We were in the car earlier when I started to sing: “This is the day, this is the day, that the Lord has made, that the Lord has made…” This song had been repeated so much in our house the last few weeks as the kids geared up to sing it in church on Palm Sunday that it runs through my mind without me realizing it.
We talked last night about the significance of Maundy Thursday, and the events we remember on that day. As the kids crawled into their beds, my Mom read the account of Jesus washing his disciples feet and I acted out the story (Mercy was quite disappointed that I did not have a real bowl of water and soap like last time–it was late so I had just grabbed a few wipes instead. I know, kind of lame…). After everyone’s feet (or Jammies, in Aaron’s case) were clean, we continued with the reading and I took some graham cracker and water and we continued the story. Mercy and Aaron were sober about what we were doing up until the moment I broke the graham cracker and they started fighting over who would get more pieces.

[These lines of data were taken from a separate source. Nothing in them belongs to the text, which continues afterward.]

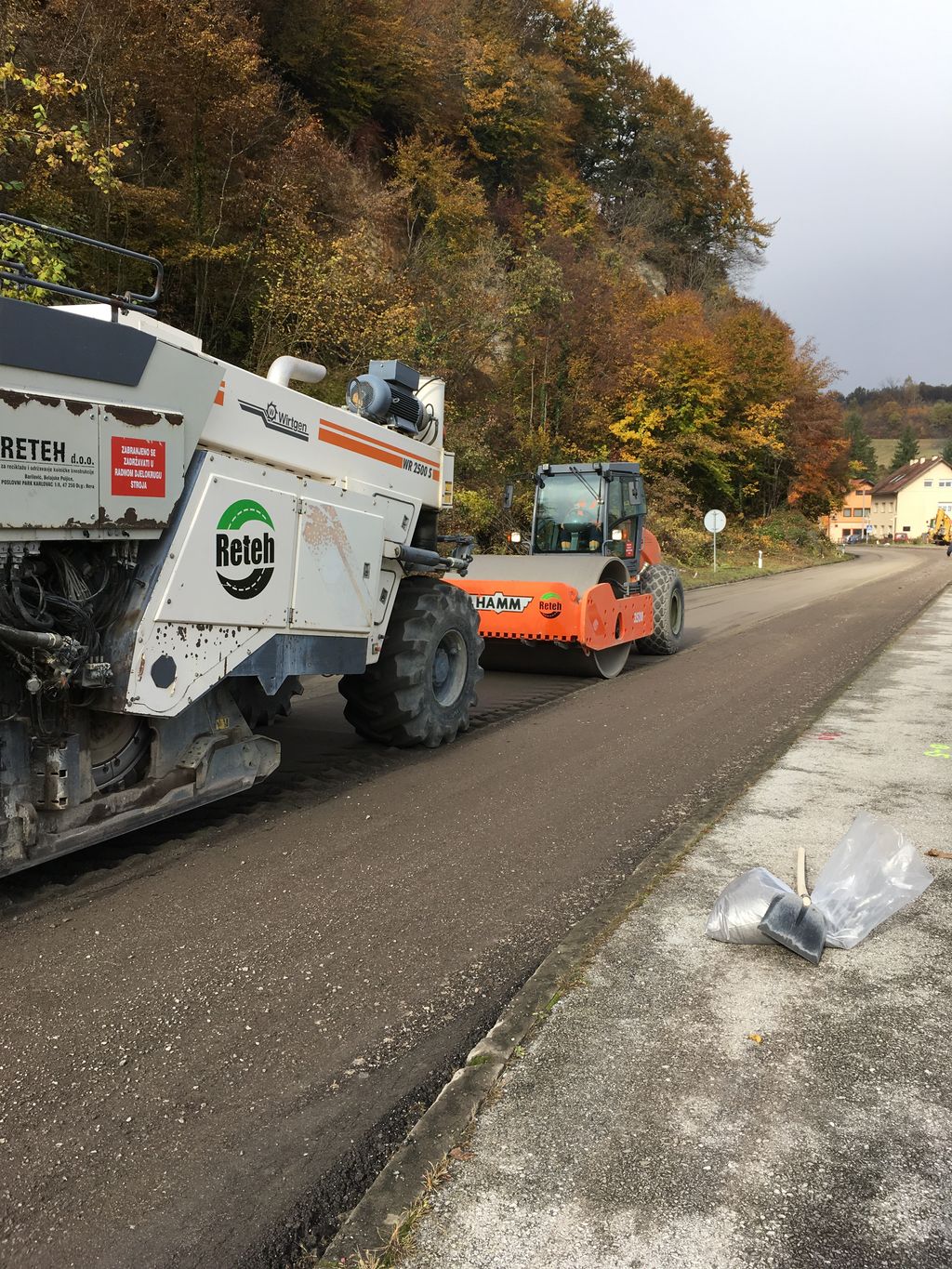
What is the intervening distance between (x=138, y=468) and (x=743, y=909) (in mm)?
3283

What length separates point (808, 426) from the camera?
4294cm

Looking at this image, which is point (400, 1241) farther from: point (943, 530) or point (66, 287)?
point (943, 530)

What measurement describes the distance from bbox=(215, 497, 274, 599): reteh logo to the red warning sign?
49 cm

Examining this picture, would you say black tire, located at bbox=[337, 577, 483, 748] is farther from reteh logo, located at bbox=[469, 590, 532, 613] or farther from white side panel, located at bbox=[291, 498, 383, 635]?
reteh logo, located at bbox=[469, 590, 532, 613]

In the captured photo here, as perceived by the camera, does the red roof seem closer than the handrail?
No

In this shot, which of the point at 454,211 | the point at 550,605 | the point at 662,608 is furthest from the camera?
the point at 454,211

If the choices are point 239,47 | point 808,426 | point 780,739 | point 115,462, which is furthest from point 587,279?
point 115,462

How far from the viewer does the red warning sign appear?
14.2ft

Today we have talked about the fact that we are remembering Jesus’ death (not sure how we will act this one out tonight…Mercy suggested I hang on a cross and we could use some ketchup for the blood). This has come up on more than one occasion, so when I started to sing “This is the Day” earlier, I stopped with what felt like a dissonance: really? This is the day the Lord has made? Let us rejoice? Be glad in it?
Last Sunday the kids waved their palms and sang and reminded us of Jesus’ entry into Jerusalem. And their song reminded us that Jesus’ coming was reason to celebrate: Let us rejoice! And be glad in it!
And as much as Jesus’ death suggested deepest disappointment and denial, the fact remains that indeed he HAD come as king. And the cross, the dissonance brought by blood and suffering, does not undo or deny that. It demonstrates that in all of its seeming contradictions.